- **TASK OBJECTIVE**
Return the line that contains "2.On the fixed" plus every line after it to the end of the entries below, exactly as given, and stop there.

- **AVAILABLE RECORDS**

===============

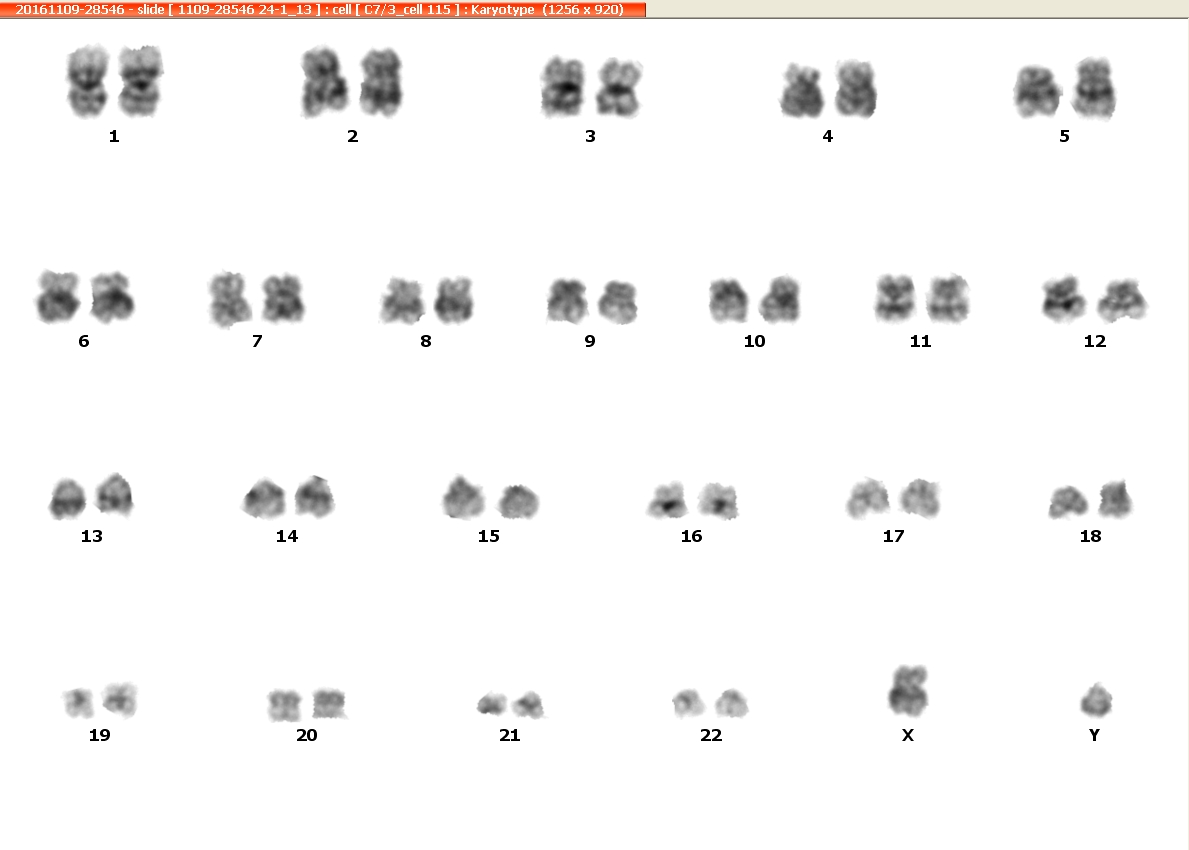 20161109-28546 - slide [ 1109-28546 24-1_13 ] : cell [ C7/3_cell 115 ] : Karyotype (1256 x 920)

1 2 3 4 5

6 7 8 9 10 11 12

13 14 15 16 17 18

19 20 21 22 X Y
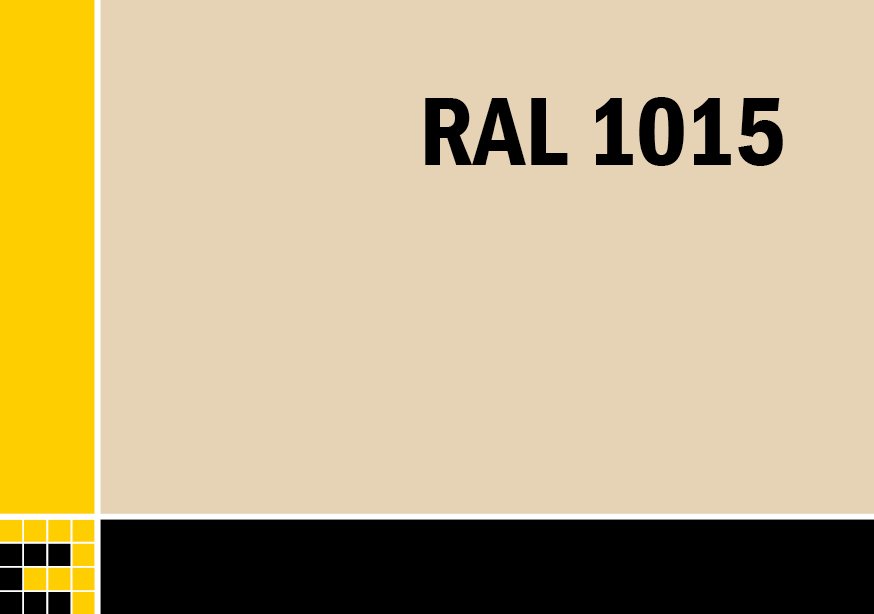 RAL 1015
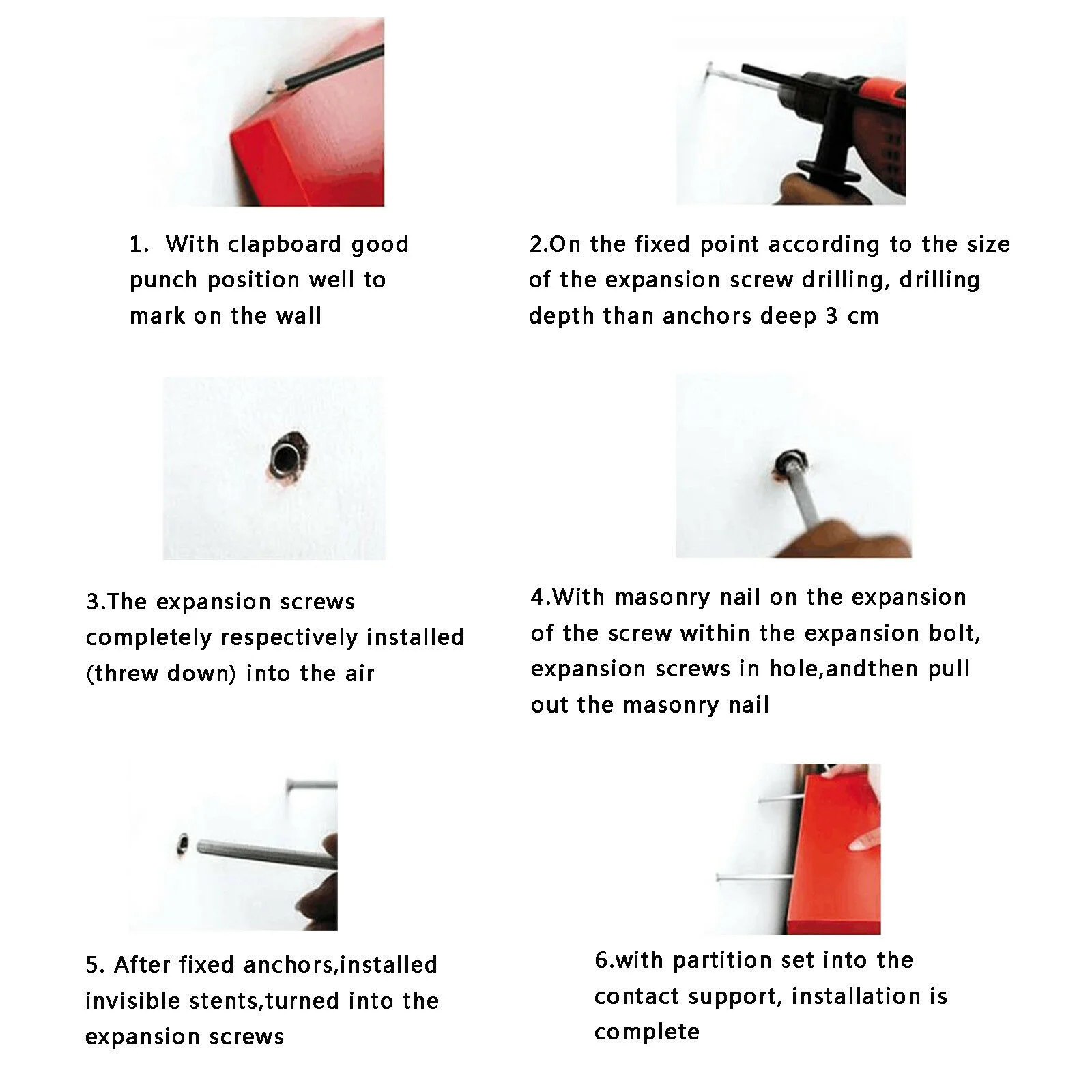 1. With clapboard good punch position well to mark on the wall

2.On the fixed point according to the size of the expansion screw drilling, drilling depth than anchors deep 3 cm

3.The expansion screws completely respectively installed (threw down) into the air

4.With masonry nail on the expansion of the screw within the expansion bolt, expansion screws in hole,andthen pull out the masonry nail

5. After fixed anchors,installed invisible stents,turned into the expansion screws

6.with partition set into the contact support, installation is complete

===============

- **RESULT OF THIS EXERCISE**
2.On the fixed point according to the size of the expansion screw drilling, drilling depth than anchors deep 3 cm

3.The expansion screws completely respectively installed (threw down) into the air

4.With masonry nail on the expansion of the screw within the expansion bolt, expansion screws in hole,andthen pull out the masonry nail

5. After fixed anchors,installed invisible stents,turned into the expansion screws

6.with partition set into the contact support, installation is complete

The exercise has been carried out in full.